• [Source]:
* Start *
Case Name: William Hermes v. J. L. Vaughn et al.
Court: Texas Courts of Civil Appeals
Jurisdiction: Texas
Decision Date: 1893-05-03
Citations: 3 Tex. Civ. App. 607
Docket Number: No. 158
Parties: William Hermes v. J. L. Vaughn et al.
Judges: 
Reporter: Texas Civil Appeals Reports
Volume: 3
Pages: 607–614

Head Matter:
William Hermes v. J. L. Vaughn et al.
No. 158.
1. Tender—Stipulated Attorney Pees upon Suit after Maturity. A promissory note was made payable at a named city, stipulating for interest from date and attorney fee upon suit after maturity. Upon suit after maturity, to avoid payment of interest in full and attorney fee as stipulated, a tender or the equivalent of a tender must be shown.
2. Same.—Tender is not excused by showing that at maturity the note was not in the place of payment. It was not shown that the maker had a residence or place of business in Brownwood, the place of payment, known to the holder, and had the money there and desired to pay the note at maturity, or that the residence of the holder was not known to the maker.
3. Lis Pendens Purchaser. — After suit upon a vendor’s lien note the maker sold the land, the purchaser assuming the payment of the debt sued on. Held, his liability is measured by that of the maker of the note. A tender of principal and interest by the purchaser would not avoid liability for the stipulated attorney fee fixed by the suit pending at his purchase.
4. Tender.—To avoid the stipulated attorney fee it was necessary to allege and prove a tender before suit, or that the maker of the note had the money at the place of payment and desired to pay it, the note not being there.
* End *
• [Rows]:
* Start *
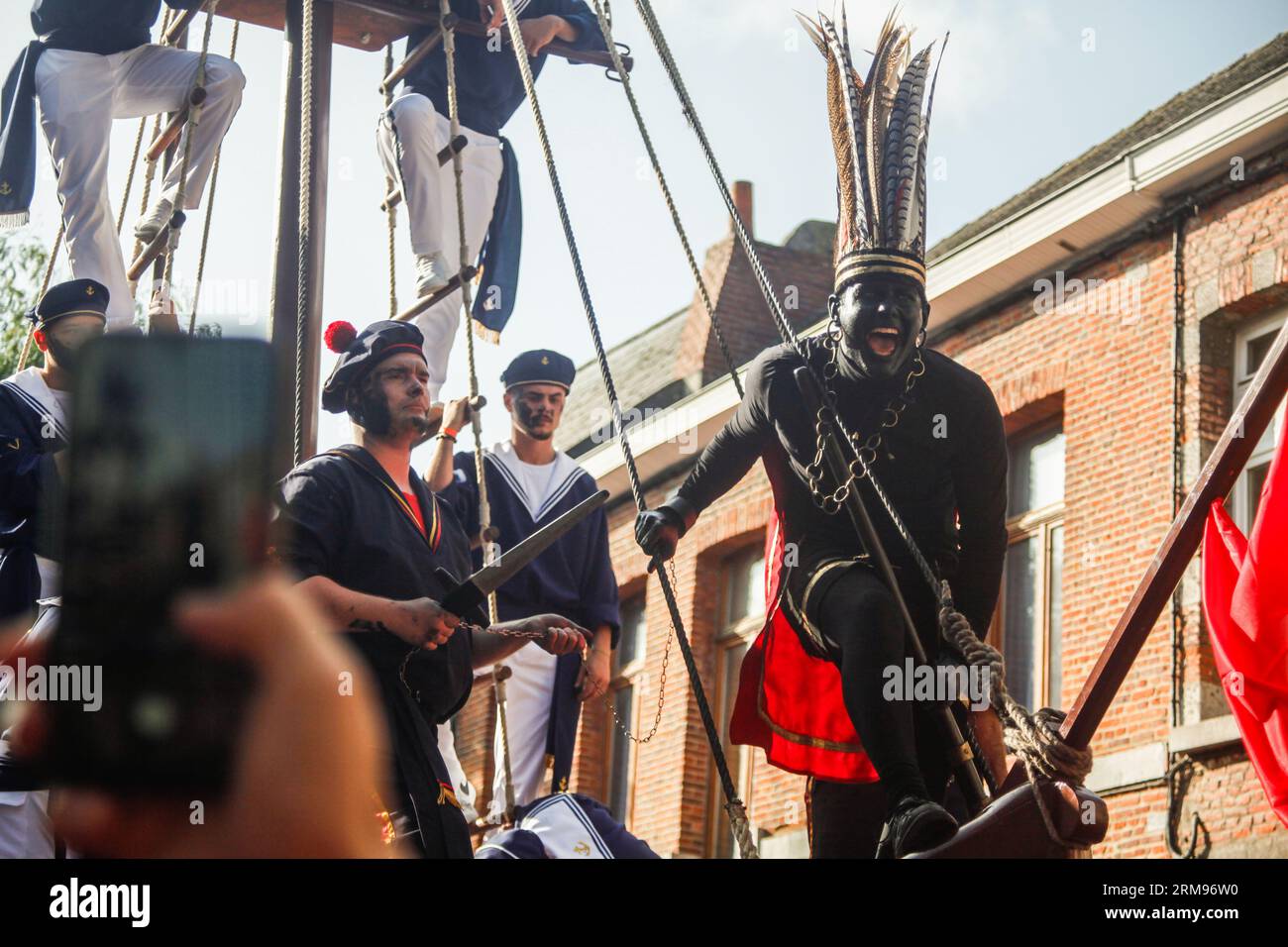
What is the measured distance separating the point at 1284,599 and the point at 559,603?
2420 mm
* End *
* Start *
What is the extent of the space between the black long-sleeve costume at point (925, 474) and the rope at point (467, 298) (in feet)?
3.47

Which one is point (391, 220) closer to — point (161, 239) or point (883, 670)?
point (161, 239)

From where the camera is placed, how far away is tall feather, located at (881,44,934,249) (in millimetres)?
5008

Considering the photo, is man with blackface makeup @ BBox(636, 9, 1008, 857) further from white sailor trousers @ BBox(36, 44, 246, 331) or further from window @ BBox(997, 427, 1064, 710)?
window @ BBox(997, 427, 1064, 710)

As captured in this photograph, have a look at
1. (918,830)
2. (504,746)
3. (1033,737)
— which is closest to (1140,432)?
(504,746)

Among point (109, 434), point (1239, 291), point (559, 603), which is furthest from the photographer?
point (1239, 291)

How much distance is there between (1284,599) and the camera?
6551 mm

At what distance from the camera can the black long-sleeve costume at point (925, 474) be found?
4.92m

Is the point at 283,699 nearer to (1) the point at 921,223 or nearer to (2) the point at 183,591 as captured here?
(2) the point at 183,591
* End *
* Start *
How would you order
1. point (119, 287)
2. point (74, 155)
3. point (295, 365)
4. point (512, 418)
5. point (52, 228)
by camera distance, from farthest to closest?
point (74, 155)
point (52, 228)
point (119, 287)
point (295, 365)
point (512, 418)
* End *
• [Objective 1]:
In the second numbered point of the Hermes v. Vaughn case summary, list each thing the point says was not shown.
• [Objective 2]:
Write the next part of the Hermes v. Vaughn case summary, picking up after its fourth numbered point.

• [Task answer 1]:
- That the maker had a residence or place of business in Brownwood, the place of payment, known to the holder
- That the maker had the money there
- That the maker desired to pay the note at maturity
- That the residence of the holder was not known to the maker

• [Task answer 2]:
5. Practice in Court of Civil Appeals.—Where the facts appear fully developed on appeal, and the case is reversed, this, court will render such judgment as should have been rendered by the trial court.
6. Same—Will not Remand to Allow New Defense.—On appeal the defenses as pleaded will alone be considered as affected by the testimony. Where upon the record the judgment should he reversed and rendered, the defendant being losing party can not complain that he is denied the opportunity of filing new and additional defenses by the action of the court in rendering such judgment as the record shows should have been rendered by the trial court.
Appeal from Brown. Tried below before Hon. J. W. Timmins.
Moore & Duncan, Harrell & Wilkinson, and Charles Rogan, for appellant.
1. When a note is made payable “at” a certain town or city, this only becomes a matter of venue. It does not, as in the case of a bill of exchange, have to be presented there for payment, but an action may be maintained thereon against the maker without presenting it in said town or city for payment. Smith v. Crommer, 66 Miss., 157; Am. Dig. for 1889, p. 2783, par. 161. The general rule as to the payment of notes is, that payment must be made to the holder, and it is not essential to the maintenance of an action that a note payable at a particular place shall be presented there for payment. Collonor v. Williams, 32 N. W. Rep., 383; U. S. Dig. for 1887, p. 933, par. 190.
2. (1) The defendant has made no legal tender. He having assumed to pay the notes after suit was brought, can not be discharged except upon payment of all that was due at the time he assumes the payment. If he made the contract lis pendens, without making the proper inquiry to see what condition the notes were in and the obligations imposed by them, and if the debt is more onerous than he supposed, he has his own negligence to thank for it; no one else is to blame.
(2) The tender was not good in law, because it was a conditional tender. He offered the principal of the note and one year’s interest, and plaintiff’s attorney offered to receive it and receipt the amount on the note, and Smith refused to pay the money over unless he got the note in exchange; in other words, he refused to pay the money unless the note was surrendered to him.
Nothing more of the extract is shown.